Garofalomobius (Updated with Surnow’s Response)
It’s been two and a half years since the last episode of Fox’s thriller television series “24,” but the show is evidently still fresh on liberal comedienne and former “24″ star Janeane Garofalo’s mind.
In an appearance on the January 3 episode of the “Going Off Track” podcast, Garofalo said show creator and executive producer Joel Surnow picked certain cast members to make liberals — particularly Hillary Clinton — look bad.
“That was actually a joke I think Joel Surnow was trying to plant,” Garofalo said. “He hated my politics and Air America. He’s a real right-winger. He actually worked with the Republican Party producing propaganda campaigns with them.”
So Garofalo is saying that she was deliberately hired by a television producer to make the far left look insane? And not just by someone employed by MSNBC, CNN or Fox News? She just might be onto something here — although she similarly believed that she was being used and abused by another division of the TV networks nearly a decade ago, as the Washington Post noted in 2003:
Janeane Garofalo says she knows why Fox, CNN, MSNBC and “Good Morning America” have booked her to argue against war with Iraq.
“They have actors on so they can marginalize the movement,” the stand-up comic says. “It’s much easier to toss it off as some bizarre, unintelligent special-interest group. If you’re an actor who is pro-war, you’re a hero. If you’re an actor who’s against the war, you’re suspect.
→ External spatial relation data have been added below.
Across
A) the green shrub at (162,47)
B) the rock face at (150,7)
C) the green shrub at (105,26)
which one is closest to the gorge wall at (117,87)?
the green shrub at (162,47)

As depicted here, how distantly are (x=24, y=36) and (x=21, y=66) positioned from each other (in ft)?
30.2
You must have a weird angle or you just hate George Bush.”
Ride that Mobius loop — ride it forever! (Just be prepared for the stress all that self-generated turbulence puts on the pilot.)
Update: Surnow responds to Garofolo’s rant:
Surnow responded with class, not venom, though one wouldn’t blame him for skipping her name the next time he’s casting a TV series or film project.
“I hired Janeane Garofolo on 24 not because of any political agenda. I had none. I hired her because she’s an extremely talented actress who I liked in everything I had ever seen her in.”
Garofolo is feverishly pondering the meaning of the hidden subtext in Surnow’s statement. I’m sure it must have something to do with the inner workings of his limbic brain.







I can hardly wait for Garofalo’s breathless comments on the unfairness of Aaron Sorkin and his West Wing show or Harry Thomason and Linda Bloodworth-Thomason’s deep involvment not only with (*gasp*) Bill Clinton’s campaign, but its administration (Travelgate ring a bell?).
Sauce for the goose, Ms. Garofalo.
Janeane has as many right-wing conspiracy theories as she has arm tattoos. And by having the ‘right’ conspiracy theories, it will also assure that Ms. Garafalo will continue to find work somewhere in Hollywood or New York, even at a decreased level (see Asner, Ed for a previous example), and doing it well past the time you’d think the black helicopter crowd would have come in to silence her truth-telling ways.